The main use of D. edulis is its fruit, which can be eaten either raw, cooked in salt water or roasted. The cooked flesh of the fruit has a texture similar to butter and is often eaten on bread. The pulp contains 48% oil and a plantation can produce 7–8 tons of oil per hectare. The fat content of this fruit is much higher than in fruits such as apple, guava, and pawpaw. It is also rich in minerals including potassium, zinc, iron, copper, and selenium, as well as beta-carotene. The kernel can be used as fodder for sheep or goats, and the flowers are useful in apiculture.

===Timber===
The wood of D. edulis is elastic and greyish-white to pinkish. It is commonly shaped for use in tool handles and occasionally for mortars, and is suitable for carpentry.

===Seed===
The seed of Dacryodes edulis is rich in different proportions of carbohydrates, proteins, and crude fibres, and contains appreciable amounts of potassium, calcium, magnesium and phosphorus. It is also rich in essential amino acids such as lysine, phenylalanine, leucine, and isoleucine. It contain a considerable concentration of fatty acids such as palmitic acids, oleic acids, and linoleic acids. Physicochemical analysis suggests that the seed may have valuable functional attributes of industrial interest. The important natural product gallic acid is found in significant quantities in the seed of D. edulis. The seeds have also been reported to have vasomodulatory properties.

==Medicinal uses==
The tree is also a source of many herbal medicines. It has long been used in the traditional medicine of some African countries to treat various ailments such as wounds, skin diseases, dysentery, and fever.

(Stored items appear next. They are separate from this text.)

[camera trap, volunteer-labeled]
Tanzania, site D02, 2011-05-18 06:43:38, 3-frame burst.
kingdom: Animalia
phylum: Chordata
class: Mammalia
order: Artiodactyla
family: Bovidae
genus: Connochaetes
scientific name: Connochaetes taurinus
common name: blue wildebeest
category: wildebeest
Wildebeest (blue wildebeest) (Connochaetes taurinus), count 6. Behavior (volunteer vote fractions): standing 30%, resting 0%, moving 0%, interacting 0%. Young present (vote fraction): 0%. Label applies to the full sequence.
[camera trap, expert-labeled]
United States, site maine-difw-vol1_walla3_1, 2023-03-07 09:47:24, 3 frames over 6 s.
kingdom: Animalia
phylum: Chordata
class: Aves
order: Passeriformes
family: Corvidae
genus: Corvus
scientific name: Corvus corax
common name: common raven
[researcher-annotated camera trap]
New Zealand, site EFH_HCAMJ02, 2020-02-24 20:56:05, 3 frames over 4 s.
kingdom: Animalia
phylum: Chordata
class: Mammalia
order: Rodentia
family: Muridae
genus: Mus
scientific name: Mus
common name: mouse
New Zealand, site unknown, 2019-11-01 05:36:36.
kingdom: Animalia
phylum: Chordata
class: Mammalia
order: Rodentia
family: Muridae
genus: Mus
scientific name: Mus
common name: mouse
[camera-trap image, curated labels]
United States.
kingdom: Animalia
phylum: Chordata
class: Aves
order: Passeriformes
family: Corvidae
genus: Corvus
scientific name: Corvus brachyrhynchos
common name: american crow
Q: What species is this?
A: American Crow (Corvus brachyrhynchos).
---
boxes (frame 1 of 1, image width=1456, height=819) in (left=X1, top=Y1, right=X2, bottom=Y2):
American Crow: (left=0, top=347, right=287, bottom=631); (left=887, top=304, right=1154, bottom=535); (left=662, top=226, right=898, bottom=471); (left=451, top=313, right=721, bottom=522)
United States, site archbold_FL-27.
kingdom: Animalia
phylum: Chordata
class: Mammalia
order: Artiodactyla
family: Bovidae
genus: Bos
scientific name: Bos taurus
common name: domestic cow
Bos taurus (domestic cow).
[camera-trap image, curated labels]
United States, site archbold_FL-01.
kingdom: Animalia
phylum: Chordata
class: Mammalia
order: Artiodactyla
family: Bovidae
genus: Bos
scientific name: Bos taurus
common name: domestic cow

The extracts and secondary metabolites have been found to show antimicrobial and antioxidant activity. A wide range of chemical constituents such as terpenes, flavonoids, tannins, alkaloids, and saponins have been isolated from the plant.

===Other uses===
The resin is sometimes burnt for lighting or used as a glue. The tree is often used as an ornamental plant and is known to improve soil quality by providing large quantities of biomass.

==Etymology==
The name of the genus comes from the Greek word for tear, dakruon. This is a reference to the numerous resin droplets frequently found on the bark surface of species belonging to this genus. The species name edulis means edible.